#### Task goal:
Reproduce all of the rows below, replacing each occurrence of "from the camera" with "from the lens" and leaving everything else unchanged. Leave the pictures out of your output.
********************
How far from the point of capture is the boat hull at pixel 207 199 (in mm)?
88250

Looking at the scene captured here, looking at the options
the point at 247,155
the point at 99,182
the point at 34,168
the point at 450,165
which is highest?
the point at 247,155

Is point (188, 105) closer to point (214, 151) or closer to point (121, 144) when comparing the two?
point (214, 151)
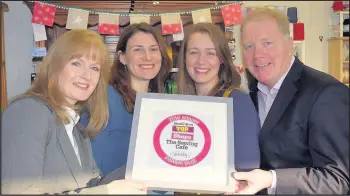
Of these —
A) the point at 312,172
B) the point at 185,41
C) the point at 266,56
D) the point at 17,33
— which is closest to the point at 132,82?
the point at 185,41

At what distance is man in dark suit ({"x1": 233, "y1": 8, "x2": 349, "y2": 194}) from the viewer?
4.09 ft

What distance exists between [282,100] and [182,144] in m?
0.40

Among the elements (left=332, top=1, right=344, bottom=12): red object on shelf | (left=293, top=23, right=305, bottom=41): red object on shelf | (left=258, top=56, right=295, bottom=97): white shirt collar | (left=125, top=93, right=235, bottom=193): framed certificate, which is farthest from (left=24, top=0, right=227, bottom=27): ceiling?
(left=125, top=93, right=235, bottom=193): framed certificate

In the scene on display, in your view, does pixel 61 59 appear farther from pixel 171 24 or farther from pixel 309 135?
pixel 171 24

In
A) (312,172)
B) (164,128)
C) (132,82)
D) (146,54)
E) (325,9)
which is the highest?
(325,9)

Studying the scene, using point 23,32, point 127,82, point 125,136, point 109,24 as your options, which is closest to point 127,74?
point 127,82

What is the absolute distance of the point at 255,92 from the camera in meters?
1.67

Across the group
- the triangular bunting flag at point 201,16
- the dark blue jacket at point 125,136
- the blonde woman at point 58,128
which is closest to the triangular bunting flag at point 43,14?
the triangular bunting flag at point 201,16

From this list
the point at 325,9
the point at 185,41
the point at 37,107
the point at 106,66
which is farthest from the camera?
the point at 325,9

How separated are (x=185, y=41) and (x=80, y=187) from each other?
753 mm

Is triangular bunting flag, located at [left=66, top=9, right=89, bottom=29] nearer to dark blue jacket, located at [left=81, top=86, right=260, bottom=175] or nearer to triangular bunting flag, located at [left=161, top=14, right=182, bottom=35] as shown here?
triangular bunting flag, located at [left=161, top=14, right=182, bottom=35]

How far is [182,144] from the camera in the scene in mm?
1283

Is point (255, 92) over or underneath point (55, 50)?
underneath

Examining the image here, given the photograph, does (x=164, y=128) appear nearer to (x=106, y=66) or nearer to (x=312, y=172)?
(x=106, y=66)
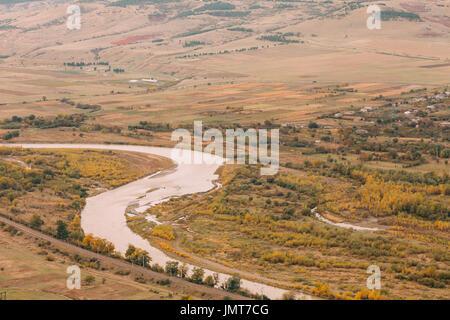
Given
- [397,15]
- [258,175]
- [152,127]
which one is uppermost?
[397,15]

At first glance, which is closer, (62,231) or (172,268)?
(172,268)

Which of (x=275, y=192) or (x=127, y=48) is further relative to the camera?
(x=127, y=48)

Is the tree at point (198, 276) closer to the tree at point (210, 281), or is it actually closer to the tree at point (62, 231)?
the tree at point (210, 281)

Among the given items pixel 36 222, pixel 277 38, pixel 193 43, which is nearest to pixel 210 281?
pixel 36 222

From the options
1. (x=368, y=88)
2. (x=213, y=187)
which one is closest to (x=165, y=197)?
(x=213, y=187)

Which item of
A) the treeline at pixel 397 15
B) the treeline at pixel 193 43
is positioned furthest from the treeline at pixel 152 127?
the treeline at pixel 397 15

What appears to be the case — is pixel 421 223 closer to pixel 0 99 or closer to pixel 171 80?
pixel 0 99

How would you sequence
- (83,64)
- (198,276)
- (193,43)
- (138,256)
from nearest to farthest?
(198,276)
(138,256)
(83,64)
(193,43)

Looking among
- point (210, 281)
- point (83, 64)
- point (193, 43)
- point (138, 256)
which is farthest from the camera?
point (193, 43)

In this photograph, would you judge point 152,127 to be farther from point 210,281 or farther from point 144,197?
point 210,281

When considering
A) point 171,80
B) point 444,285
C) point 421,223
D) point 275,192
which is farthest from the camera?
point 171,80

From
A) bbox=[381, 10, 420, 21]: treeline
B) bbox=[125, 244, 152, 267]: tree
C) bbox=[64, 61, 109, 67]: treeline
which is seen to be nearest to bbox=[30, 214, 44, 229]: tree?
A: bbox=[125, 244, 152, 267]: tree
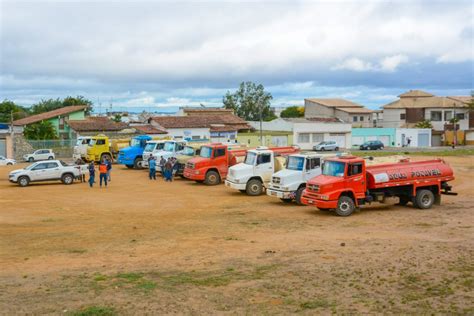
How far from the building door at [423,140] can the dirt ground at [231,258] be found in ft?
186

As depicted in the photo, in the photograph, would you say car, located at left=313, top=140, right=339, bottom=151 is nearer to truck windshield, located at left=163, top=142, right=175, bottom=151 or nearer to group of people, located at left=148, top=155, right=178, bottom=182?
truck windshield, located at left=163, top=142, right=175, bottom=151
********************
#### Written response:
How far from the point of capture is the boat hull at pixel 207 199 (in mm)?
88250

Looking at the scene captured here, looking at the options
the point at 247,155
the point at 99,182
the point at 34,168
the point at 450,165
which is highest?
the point at 247,155

Is point (188, 105) closer to point (214, 151) or closer to point (121, 144) when comparing the two?
point (214, 151)
Of these —
A) the point at 312,172
B) the point at 185,41
C) the point at 266,56
D) the point at 17,33
— which is closest to the point at 132,82?
the point at 185,41

At what distance is man in dark suit ({"x1": 233, "y1": 8, "x2": 349, "y2": 194}) from the viewer?
4.09 ft

What distance exists between [282,100] and [182,144] in m?
0.40

Among the elements (left=332, top=1, right=344, bottom=12): red object on shelf | (left=293, top=23, right=305, bottom=41): red object on shelf | (left=258, top=56, right=295, bottom=97): white shirt collar | (left=125, top=93, right=235, bottom=193): framed certificate, which is farthest from (left=24, top=0, right=227, bottom=27): ceiling?
(left=125, top=93, right=235, bottom=193): framed certificate

In the scene on display, in your view, does pixel 61 59 appear farther from pixel 171 24 or farther from pixel 309 135?
pixel 171 24

In
A) (312,172)
B) (164,128)
C) (132,82)
D) (146,54)
E) (325,9)
which is the highest?
(325,9)

Studying the scene, using point 23,32, point 127,82, point 125,136, point 109,24 as your options, which is closest to point 127,74?
point 127,82

What is the absolute distance of the point at 255,92 from the lens in meters?
1.67

Across the group
- the triangular bunting flag at point 201,16
- the dark blue jacket at point 125,136
- the blonde woman at point 58,128
which is closest to the triangular bunting flag at point 43,14?
the triangular bunting flag at point 201,16

From this list
the point at 325,9
the point at 185,41
the point at 37,107
the point at 106,66
which is farthest from the lens?
the point at 325,9

How separated are (x=185, y=41) and (x=80, y=187) from each other?
753 mm

Is triangular bunting flag, located at [left=66, top=9, right=89, bottom=29] nearer to dark blue jacket, located at [left=81, top=86, right=260, bottom=175] or nearer to triangular bunting flag, located at [left=161, top=14, right=182, bottom=35] as shown here?
triangular bunting flag, located at [left=161, top=14, right=182, bottom=35]

How far is [182,144] from the lens in the scene in mm?
1283

Is point (255, 92) over or underneath point (55, 50)?
underneath

Examining the image here, given the photograph, does (x=164, y=128) appear nearer to (x=106, y=66) or nearer to (x=312, y=172)?
(x=106, y=66)
Given
- [397,15]
- [258,175]
- [152,127]
which one is uppermost?
[397,15]

At first glance, which is closer, (62,231) or (172,268)?
(172,268)

Which of (x=275, y=192) or (x=127, y=48) is further relative to the camera?
(x=127, y=48)

Is the tree at point (198, 276) closer to the tree at point (210, 281), or is it actually closer to the tree at point (62, 231)?
the tree at point (210, 281)

Among the given items pixel 36 222, pixel 277 38, pixel 193 43, which is nearest to pixel 210 281?
pixel 36 222

From the options
1. (x=368, y=88)
2. (x=213, y=187)
which one is closest to (x=165, y=197)?
(x=213, y=187)

Which item of
A) the treeline at pixel 397 15
B) the treeline at pixel 193 43
is positioned furthest from the treeline at pixel 152 127?
the treeline at pixel 397 15

What appears to be the case — is pixel 421 223 closer to pixel 0 99 or closer to pixel 171 80?
pixel 0 99

How would you sequence
- (83,64)
- (198,276)
- (193,43)
- (138,256)
from nearest to farthest?
(198,276)
(138,256)
(83,64)
(193,43)

Looking among
- point (210, 281)
- point (83, 64)
- point (193, 43)
- point (138, 256)
which is farthest from the lens?
point (193, 43)

In this photograph, would you judge point 152,127 to be farther from point 210,281 or farther from point 144,197?
point 210,281

When considering
A) point 171,80
B) point 444,285
C) point 421,223
D) point 275,192
which is farthest from the lens?
point 171,80

From
A) bbox=[381, 10, 420, 21]: treeline
B) bbox=[125, 244, 152, 267]: tree
C) bbox=[64, 61, 109, 67]: treeline
which is seen to be nearest to bbox=[30, 214, 44, 229]: tree?
A: bbox=[125, 244, 152, 267]: tree
How far from the building door at [423,140] can the dirt ground at [231,258] be found in ft?
186

As depicted in the photo, in the photograph, would you say car, located at left=313, top=140, right=339, bottom=151 is nearer to truck windshield, located at left=163, top=142, right=175, bottom=151 or nearer to group of people, located at left=148, top=155, right=178, bottom=182?
truck windshield, located at left=163, top=142, right=175, bottom=151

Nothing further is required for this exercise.